Internet Archaeol 15. Julian Richards. Indexing and access

Indexing and access

It has been suggested that most University archaeology teaching ignores the results of the last ten years because of the difficulty of locating the growing body of grey literature resulting from post-PPG16 fieldwork, and of identifying significant finds (Bradley and Phillips 2002). If archaeology is to make increasing use of Internet technologies for publication and archiving then it is essential that such resources are catalogued so that they can be easily located. However, it is increasingly clear that it will never be possible to bring together or even catalogue all resources in a single physical location or database, such as a National Monuments Record. Fortunately, web technologies are based on the idea of distributed information nodes which can be variously grouped and searched from a single gateway or portal. Where several databases can be combined and searched from a single query they are said to be interoperable.

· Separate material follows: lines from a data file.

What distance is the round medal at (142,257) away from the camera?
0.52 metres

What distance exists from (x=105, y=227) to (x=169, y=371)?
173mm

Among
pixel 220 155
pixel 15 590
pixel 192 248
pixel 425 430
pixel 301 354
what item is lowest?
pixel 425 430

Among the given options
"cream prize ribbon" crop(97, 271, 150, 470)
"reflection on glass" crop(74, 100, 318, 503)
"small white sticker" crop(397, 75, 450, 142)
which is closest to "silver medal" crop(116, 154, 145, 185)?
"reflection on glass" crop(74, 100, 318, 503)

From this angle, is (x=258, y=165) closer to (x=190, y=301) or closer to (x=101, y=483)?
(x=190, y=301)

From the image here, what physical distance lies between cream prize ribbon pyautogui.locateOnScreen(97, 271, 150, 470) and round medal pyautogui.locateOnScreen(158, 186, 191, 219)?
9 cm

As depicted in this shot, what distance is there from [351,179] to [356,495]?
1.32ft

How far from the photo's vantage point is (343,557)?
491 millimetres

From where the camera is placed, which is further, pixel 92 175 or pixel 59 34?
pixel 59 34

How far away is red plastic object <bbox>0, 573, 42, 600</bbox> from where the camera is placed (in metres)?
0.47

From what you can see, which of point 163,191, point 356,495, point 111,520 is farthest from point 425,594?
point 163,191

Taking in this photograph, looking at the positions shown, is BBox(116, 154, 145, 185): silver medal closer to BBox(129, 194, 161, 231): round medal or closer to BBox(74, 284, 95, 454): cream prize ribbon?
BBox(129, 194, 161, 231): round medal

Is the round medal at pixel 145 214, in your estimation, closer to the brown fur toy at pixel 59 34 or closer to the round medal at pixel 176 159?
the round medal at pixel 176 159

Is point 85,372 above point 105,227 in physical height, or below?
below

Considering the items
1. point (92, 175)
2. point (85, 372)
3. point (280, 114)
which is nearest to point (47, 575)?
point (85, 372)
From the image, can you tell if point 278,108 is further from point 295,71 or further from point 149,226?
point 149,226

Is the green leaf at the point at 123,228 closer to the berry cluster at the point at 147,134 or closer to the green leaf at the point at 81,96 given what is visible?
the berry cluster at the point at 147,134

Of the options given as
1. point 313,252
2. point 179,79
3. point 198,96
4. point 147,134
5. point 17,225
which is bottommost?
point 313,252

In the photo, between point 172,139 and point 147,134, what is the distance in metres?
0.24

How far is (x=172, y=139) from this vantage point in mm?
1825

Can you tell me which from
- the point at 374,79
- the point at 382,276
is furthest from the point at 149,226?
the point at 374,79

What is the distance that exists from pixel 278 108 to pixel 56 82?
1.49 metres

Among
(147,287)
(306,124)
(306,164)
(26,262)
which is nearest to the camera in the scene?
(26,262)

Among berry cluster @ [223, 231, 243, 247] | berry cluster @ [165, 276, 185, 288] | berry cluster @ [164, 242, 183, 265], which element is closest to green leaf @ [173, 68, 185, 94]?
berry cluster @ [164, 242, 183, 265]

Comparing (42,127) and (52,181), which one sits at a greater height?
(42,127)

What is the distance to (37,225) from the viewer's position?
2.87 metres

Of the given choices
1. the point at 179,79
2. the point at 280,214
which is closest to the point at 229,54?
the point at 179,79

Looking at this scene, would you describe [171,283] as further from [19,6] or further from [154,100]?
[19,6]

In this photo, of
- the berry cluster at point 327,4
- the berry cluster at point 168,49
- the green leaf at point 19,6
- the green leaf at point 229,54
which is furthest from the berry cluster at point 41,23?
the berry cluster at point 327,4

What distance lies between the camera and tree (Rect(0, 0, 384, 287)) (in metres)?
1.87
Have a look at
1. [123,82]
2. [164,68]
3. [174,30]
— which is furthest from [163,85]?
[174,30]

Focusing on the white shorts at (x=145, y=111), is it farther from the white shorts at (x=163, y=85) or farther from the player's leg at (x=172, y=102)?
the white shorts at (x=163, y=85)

For most people searching the Internet means using a search engine such as Google. The indices maintained by such engines are based on the automatic keywording and indexing of the titles, text and any hidden metatags in HTML pages. Hits are then ranked according to their popularity or the number of links, or citations, they receive. In Google, for example, a search for 'Archaeology' in January 2003 returns Internet Archaeology as third out of 1,830,000 hits. Search engines are therefore tremendously powerful tools, but most people will also be only too well aware of their disadvantages: the sheer volume of hits, the ultimate lack of human intervention (and therefore also of intelligent indexing or quality control), and the high proportion of dated or broken links. The automated robots and crawlers which build the search engine indices are also limited to open web sites, and to indexing text. They are incapable of searching within online databases, or indexing the content of visual or audio resources (except in so far as captions or metatags may be helpful), or of looking within the content of the increasing number of username and password protected web sites.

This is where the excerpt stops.